On July 26, 2004, the night before his big moment, Obama called Marty Nesbitt, a pal from Chicago who had just arrived in Boston on a private jet with Penny Pritzker, one of the young politician’s wealthy supporters. Obama already sensed what was coming. “Hey, what’s going on? Do you want to hang out and see how my life has changed?” he asked Nesbitt. “Meet me in the lobby in the morning, and we’ll just kind of hang out together.” Nesbitt joined Obama on the circuit of breakfasts, lunches and rallies. “And he had this big speech, and he never mentioned it until we were walking down the street and this crowd started to build up behind him, and I said, ‘You’re like Tiger Woods, you know, at the Masters, a rock star,’ and he said, ‘You think it’s bad today, wait until tomorrow.’ And I said, ‘What do you mean?’ He said, ‘My speech is pretty good.’ ”

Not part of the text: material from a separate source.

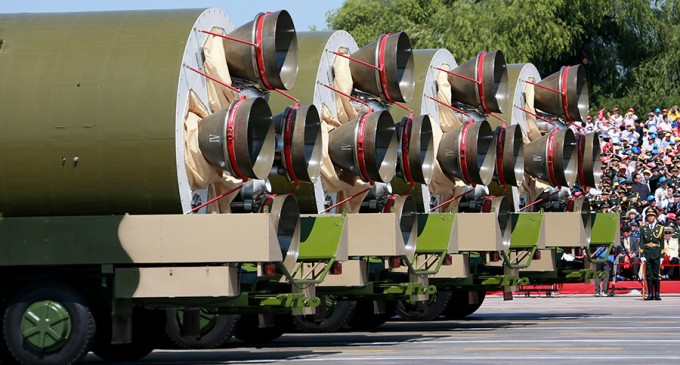 China Tests Long-Range Missiles Capable of Carrying 10 Nukes, Can Strike US within Half an Hour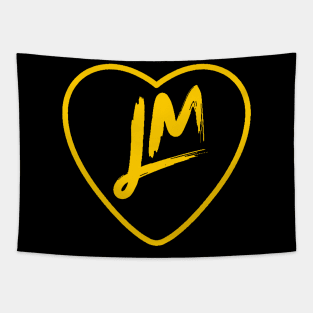 lm yellow Tapestry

As Nesbitt listened the next night, he was anxious for the first 30 seconds, then sensed something clicking. Obama was at the top of his game, wowing the delegates in the hall and millions of viewers at home. The theme of that speech seems distant now, if not naive, considering how the political divisions and animosities have hardened during the course of his presidency. Yet that first impression, how he acted and what he said in Boston, still provides important clues to Obama’s present and future.
For all of his other characteristics — his unease about schmoozing, his writer’s sensibility as a participant observer, what some misinterpret as aloofness — the essence of Obama as a candidate is that of a confident jock, the guy Nesbitt hung with the day before his speech. He thrives on competition and does not shrink from it. Anyone who has played basketball with him, or poker, or even ping-pong or golf, will say the same things about his trash-talking, his boasting, his need to win. I’ve often said of Bill Clinton and Obama, two of my biographical subjects, that Clinton is hot and Obama is cool, but they burn at the same temperature inside. Just do it — that is the Obama of the campaign.
But if he wins a second term, the Obama I expect to emerge will more closely follow the lines of his 2004 speech. The right wing has made a cottage industry out of portraying him as a shape-shifter, trained by socialists, whose true leftist ideology will come out in a second term. His history points in the opposite direction. As a young man negotiating the shoals of race in America, as president of the Harvard Law Review, as a lecturer in constitutional law at the University of Chicago and as a state senator in Springfield, his instincts were to search for common ground. It has proved harder in the White House than anywhere he had been before, and there is no guarantee it would be any easier during a second term. But that is where he sees greatness, and that is what will drive him — those same thoughts he scrawled out during those summer days eight years ago when he was confined to the Senate chamber in Springfield.